Effect of Sample Size
As n increases: the standard error σ/√n decreases (proportional to 1/√n), so the sampling distribution becomes more tightly concentrated around μ. Doubling n reduces the standard error by a factor of √2 ≈ 1.41. Quadrupling n halves the standard error. This is why larger samples give more reliable estimates.
Mastery Practice
-
State the distribution of X̄. Fluency
A population has μ = 50 and σ = 8. Random samples of size n = 16 are taken. State the distribution of X̄, giving its mean and variance.
-
Probability for sample mean. Fluency
Heights are normally distributed with μ = 170 cm and σ = 10 cm.

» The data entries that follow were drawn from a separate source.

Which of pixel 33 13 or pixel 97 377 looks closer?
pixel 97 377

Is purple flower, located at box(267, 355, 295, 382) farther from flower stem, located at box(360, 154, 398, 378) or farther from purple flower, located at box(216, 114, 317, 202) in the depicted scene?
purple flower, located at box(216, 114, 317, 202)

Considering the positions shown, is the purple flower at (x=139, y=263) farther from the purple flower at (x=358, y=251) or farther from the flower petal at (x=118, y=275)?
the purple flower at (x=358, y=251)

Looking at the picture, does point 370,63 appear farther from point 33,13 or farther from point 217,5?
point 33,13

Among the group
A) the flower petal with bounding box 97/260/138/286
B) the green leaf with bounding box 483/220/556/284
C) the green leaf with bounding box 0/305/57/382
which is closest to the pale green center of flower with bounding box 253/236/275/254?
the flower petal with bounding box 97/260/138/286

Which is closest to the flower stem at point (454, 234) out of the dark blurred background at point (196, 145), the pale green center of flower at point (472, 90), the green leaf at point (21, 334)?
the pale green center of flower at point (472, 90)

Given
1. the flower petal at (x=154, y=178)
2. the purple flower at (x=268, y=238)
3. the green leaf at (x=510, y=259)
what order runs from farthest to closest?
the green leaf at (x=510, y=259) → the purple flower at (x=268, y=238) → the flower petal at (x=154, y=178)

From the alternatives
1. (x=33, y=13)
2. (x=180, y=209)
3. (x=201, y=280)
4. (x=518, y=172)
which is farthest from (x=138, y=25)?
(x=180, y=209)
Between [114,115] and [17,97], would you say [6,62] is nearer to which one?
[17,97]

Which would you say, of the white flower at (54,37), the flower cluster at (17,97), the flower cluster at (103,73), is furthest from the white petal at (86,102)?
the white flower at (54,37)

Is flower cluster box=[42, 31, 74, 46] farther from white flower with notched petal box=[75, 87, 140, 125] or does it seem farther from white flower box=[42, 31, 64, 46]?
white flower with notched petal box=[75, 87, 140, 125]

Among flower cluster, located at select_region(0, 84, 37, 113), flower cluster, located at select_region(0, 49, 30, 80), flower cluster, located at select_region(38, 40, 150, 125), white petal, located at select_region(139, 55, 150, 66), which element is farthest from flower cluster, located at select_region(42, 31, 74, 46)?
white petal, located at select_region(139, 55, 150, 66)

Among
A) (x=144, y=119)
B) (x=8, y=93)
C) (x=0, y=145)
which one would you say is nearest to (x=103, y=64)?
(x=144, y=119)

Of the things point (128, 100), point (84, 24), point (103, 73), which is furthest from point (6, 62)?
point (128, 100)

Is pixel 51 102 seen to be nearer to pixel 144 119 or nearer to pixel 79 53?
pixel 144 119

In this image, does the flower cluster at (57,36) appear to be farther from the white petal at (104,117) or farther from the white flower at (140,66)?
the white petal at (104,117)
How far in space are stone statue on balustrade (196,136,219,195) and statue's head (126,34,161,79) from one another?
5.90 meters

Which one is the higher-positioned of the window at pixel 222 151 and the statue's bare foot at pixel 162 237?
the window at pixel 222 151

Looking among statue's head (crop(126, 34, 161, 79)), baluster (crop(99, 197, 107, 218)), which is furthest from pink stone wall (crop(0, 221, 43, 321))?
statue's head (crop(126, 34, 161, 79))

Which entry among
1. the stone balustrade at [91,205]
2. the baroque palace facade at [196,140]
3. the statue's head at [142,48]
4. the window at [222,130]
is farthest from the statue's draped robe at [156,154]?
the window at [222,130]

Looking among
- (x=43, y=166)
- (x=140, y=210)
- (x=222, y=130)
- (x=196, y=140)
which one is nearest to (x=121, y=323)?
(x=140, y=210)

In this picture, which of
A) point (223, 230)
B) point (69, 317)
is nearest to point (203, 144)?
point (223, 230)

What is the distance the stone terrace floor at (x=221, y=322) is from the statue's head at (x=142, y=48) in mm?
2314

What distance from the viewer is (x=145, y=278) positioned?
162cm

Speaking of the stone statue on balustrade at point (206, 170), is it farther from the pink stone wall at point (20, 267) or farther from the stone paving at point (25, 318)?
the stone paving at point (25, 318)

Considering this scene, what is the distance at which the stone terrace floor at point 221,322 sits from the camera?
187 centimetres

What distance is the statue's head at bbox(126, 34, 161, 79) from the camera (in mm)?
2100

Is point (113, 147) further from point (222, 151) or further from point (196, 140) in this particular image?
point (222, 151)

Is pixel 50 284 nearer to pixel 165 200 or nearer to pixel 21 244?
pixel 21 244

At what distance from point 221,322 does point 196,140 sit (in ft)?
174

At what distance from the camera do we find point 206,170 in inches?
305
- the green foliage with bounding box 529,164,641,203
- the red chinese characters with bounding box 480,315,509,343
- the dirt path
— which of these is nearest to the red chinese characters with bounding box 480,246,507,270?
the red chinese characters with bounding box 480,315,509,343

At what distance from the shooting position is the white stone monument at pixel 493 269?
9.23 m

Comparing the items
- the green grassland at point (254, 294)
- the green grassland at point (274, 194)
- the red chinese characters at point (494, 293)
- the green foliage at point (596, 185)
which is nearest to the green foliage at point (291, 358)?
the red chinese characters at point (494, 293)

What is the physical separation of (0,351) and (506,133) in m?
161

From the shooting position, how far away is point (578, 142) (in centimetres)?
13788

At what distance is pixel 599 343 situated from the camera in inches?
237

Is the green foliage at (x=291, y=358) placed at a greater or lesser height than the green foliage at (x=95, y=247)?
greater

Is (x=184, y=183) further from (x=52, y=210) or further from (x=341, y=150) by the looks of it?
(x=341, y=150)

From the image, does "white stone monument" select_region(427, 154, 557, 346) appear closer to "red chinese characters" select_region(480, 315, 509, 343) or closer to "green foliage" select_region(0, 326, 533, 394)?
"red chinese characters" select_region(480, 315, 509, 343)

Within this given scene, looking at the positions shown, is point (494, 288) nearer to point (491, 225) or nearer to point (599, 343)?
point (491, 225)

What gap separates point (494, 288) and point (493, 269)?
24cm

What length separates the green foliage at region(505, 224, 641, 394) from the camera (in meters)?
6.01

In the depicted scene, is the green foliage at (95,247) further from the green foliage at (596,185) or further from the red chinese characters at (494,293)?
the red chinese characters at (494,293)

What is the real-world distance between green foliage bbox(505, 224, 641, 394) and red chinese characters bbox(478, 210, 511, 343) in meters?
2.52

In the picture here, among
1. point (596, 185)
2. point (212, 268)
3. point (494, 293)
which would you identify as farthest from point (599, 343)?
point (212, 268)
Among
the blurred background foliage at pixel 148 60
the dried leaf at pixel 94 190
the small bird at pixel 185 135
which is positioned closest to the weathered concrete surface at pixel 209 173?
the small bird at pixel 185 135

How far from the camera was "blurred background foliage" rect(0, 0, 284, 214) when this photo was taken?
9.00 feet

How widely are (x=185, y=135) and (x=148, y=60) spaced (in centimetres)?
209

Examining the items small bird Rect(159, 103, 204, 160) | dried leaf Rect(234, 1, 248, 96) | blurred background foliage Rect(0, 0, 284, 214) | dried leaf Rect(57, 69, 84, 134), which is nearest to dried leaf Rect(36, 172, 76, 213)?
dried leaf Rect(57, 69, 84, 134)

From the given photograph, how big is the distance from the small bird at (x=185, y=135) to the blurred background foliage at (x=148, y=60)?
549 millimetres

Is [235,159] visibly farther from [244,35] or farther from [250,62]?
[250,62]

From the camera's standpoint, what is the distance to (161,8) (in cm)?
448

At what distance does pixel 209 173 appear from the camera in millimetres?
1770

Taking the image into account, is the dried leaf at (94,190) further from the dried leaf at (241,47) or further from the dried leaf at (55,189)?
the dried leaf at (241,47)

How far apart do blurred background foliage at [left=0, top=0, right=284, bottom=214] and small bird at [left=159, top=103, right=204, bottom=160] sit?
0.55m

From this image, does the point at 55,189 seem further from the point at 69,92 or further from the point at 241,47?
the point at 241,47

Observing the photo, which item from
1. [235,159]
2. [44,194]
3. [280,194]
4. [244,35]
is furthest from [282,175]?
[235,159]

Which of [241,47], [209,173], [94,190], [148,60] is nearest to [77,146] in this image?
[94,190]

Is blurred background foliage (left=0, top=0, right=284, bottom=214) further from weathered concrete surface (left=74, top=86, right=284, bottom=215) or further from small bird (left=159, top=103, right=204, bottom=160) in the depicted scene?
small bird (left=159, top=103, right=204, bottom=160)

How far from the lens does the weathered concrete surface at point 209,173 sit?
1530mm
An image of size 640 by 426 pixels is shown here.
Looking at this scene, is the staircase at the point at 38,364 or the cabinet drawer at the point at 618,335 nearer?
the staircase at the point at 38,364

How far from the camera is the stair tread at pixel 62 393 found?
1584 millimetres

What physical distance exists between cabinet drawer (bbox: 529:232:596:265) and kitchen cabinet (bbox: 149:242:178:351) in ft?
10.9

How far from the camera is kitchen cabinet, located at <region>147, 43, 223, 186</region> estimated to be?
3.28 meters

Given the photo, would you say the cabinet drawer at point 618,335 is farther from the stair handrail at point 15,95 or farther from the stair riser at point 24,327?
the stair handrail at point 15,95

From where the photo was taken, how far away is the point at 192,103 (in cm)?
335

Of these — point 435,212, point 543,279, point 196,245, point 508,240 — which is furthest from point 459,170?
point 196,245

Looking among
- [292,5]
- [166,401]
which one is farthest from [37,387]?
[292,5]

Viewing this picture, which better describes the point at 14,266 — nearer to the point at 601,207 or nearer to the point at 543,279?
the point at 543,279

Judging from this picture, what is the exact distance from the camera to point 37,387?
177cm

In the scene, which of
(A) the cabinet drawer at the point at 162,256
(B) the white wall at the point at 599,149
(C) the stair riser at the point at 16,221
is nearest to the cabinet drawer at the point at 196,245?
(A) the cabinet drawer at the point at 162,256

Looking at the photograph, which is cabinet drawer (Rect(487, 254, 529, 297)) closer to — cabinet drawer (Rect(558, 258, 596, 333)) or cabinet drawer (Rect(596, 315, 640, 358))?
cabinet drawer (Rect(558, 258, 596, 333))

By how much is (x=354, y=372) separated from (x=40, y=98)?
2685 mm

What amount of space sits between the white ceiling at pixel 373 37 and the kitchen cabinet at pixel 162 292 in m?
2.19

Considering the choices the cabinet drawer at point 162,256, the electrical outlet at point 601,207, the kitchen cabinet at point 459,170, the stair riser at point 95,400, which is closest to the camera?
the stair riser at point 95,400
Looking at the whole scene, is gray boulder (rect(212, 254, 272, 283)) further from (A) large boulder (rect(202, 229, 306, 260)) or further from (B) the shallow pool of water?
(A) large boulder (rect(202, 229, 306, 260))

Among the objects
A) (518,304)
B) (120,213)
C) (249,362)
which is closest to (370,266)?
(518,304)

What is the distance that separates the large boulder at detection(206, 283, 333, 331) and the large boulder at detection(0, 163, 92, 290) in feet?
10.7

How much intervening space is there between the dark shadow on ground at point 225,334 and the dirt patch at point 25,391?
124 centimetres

For random samples of size n = 25, find P(X̄ > 172).
-
Probability below the mean. Fluency
A machine fills cans with mean μ = 500 mL and standard deviation σ = 5 mL (normally distributed). Find P(X̄ < 498) for samples of size n = 25.
-
Probability within a range. Fluency
A population has μ = 100 and σ = 15. Find the probability that a sample mean of size n = 36 lies within 3 of 100, i.e. P(97 ≤ X̄ ≤ 103).
-
Two-sided probability. Understanding
The time to complete a task has μ = 20 min and σ = 4 min. For random samples of size n = 64, find P(19 ≤ X̄ ≤ 21).
-
Applying the CLT to a non-normal distribution. Understanding
A non-normal distribution has μ = 30 and σ = 6. For samples of size n = 50, use the CLT to find P(X̄ > 31).
-
Find the unknown mean. Understanding
If P(X̄ < 52) = 0.9332 for samples of size n = 16 from a normal distribution with σ² = 25, find μ.
-
Effect of sample size. Understanding
A population has μ = 40 and σ = 10. Compare the distributions of X̄ for samples of size n = 10, n = 30, and n = 100. For each, state the mean and standard error of X̄. Describe what happens to the variability as n increases.
-
Skewed population and the CLT. Problem Solving
A survey finds household incomes are right-skewed with mean $75 000 and standard deviation $30 000. Random samples of size n = 100 are taken.
(a) Explain why X̄ is approximately normally distributed.
(b) Find P(X̄ > $78 000).
-
Required sample size. Problem Solving
Quality control: packets must have mean weight 500 g. A machine has output with σ = 8 g. What is the minimum sample size n needed so that P(|X̄ − 500| > 2) < 0.05?